Of-course IMO it would be fine as well to not force developers to use
withKeySerializer() / withValueSerializer() in the first place.
This way you could use the standard way of configuring the Kafka serializer
classes using properties as per the Kafka Consumer/Producer documentation.

Just an idea.
Matt

On Wed, Feb 9, 2022 at 3:40 PM Kenneth Knowles <k...@apache.org> wrote:

> Just a quick type check: is it the case that a Serializer<Object> is
> expected to be able to properly serde any subclass of object? More
> generally that any Serializer<? super V> should be able to properly serde
> V? Typically this isn't the case. Not saying we shouldn't make the proposed
> change, but it could result in surprises.
>
> Another possibility based on experience with coders, I would highlight
> three types of serde that could apply to Serializer as well as it does to
> Coder:
>
> 1. handles just a single type (VarIntCoder, etc)

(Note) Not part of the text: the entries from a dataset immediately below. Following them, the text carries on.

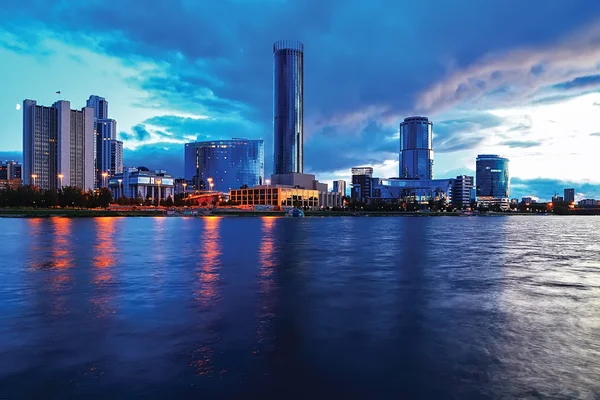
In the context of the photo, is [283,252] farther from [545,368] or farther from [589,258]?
[545,368]

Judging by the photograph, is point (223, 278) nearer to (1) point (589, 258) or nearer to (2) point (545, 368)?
(2) point (545, 368)

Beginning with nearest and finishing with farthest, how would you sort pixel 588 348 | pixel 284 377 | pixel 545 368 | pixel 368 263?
pixel 284 377 < pixel 545 368 < pixel 588 348 < pixel 368 263

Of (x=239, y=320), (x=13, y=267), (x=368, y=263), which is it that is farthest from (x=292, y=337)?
(x=13, y=267)

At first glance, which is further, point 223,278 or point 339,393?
point 223,278

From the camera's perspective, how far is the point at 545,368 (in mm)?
12531

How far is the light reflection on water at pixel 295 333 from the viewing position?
37.1 ft

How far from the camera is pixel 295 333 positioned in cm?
1586

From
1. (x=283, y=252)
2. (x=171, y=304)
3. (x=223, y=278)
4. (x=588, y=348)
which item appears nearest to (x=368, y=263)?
(x=283, y=252)

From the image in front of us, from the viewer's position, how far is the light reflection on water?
1130 cm

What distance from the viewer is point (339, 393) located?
10.8 m

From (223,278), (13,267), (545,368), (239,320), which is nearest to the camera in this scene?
(545,368)

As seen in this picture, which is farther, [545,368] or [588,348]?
[588,348]

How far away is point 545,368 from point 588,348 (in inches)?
125

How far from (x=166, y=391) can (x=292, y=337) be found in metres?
5.54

> 2. lossy/converts concrete types because it is allowed (ListCoder works
> for any list, but does *not* restore the original concrete subclass)

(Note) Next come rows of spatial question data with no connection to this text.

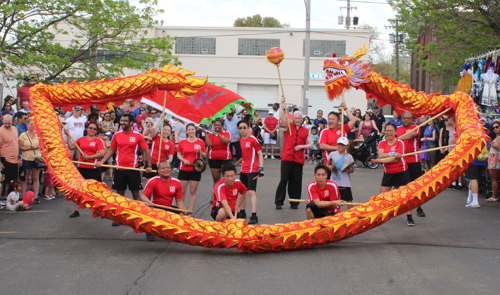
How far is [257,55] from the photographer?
109 feet

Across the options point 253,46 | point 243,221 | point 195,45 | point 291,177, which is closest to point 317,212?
point 243,221

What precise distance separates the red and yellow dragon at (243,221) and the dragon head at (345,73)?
0.05 feet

> 3. generic/tagging (SerializableCoder which restores the concrete subclass)
>
> The API in KafkaIO is right for types 1 and 2 but too strict for type 3.
> But the new API is great for type 3, potentially dangerous for type 2 and 1
> (but mostly type 1 it will be irrelevant).
>
> We could have a separate entrypoint for type 3, like
> .withGenericValueCoder(Serializer<? super V>) that makes it very clear that
> if you call this one you have to pass a Serializer that tags the concrete
> subclass and restores it. Often, the only relevant type will be
> Serializer<Object> so we could even make that the parameter type.
>
> Kenn
>
> On Tue, Feb 8, 2022 at 10:57 AM Brian Hulette <bhule...@google.com> wrote:
>
>> The issue here is that KafkaAvroSerializer implements Serializer<Object>,
>> and not Serializer<GenericRecord> [1]. So you need to erase the type to
>> force it. I think Moritz's suggestion is actually to update the signature
>> here [2] to make the type parameter `? super V`, so that a
>> Serializer<Object> will be acceptable. That change would be preferable to
>> updating the docs.
>>
>> [1]
>> https://github.com/confluentinc/schema-registry/blob/cb6ca203ea9d26c84ed1e92d072f793f7bc2417b/avro-serializer/src/main/java/io/confluent/kafka/serializers/KafkaAvroSerializer.java#L27
>> [2]
>> https://github.com/apache/beam/blob/963c04ae6d503a97b9a169f07750c5d8c33fdd6c/sdks/java/io/kafka/src/main/java/org/apache/beam/sdk/io/kafka/KafkaIO.java#L2379
>>
>> On Tue, Feb 8, 2022 at 9:05 AM Sachin Agarwal <sachi...@google.com>
>> wrote:
>>
>>> Thanks both, that's great -
>>>
>>> On Tue, Feb 8, 2022 at 8:00 AM Matt Casters <matt.cast...@neo4j.com>
>>> wrote:
>>>
>>>> Thanks a lot Moritz.  Your suggestion worked immediately.
>>>>
>>>> You sort of get on the wrong track since my favorite IDE suggests:
>>>>
>>>> .withValueSerializer((Class<? extends Serializer<GenericRecord>>)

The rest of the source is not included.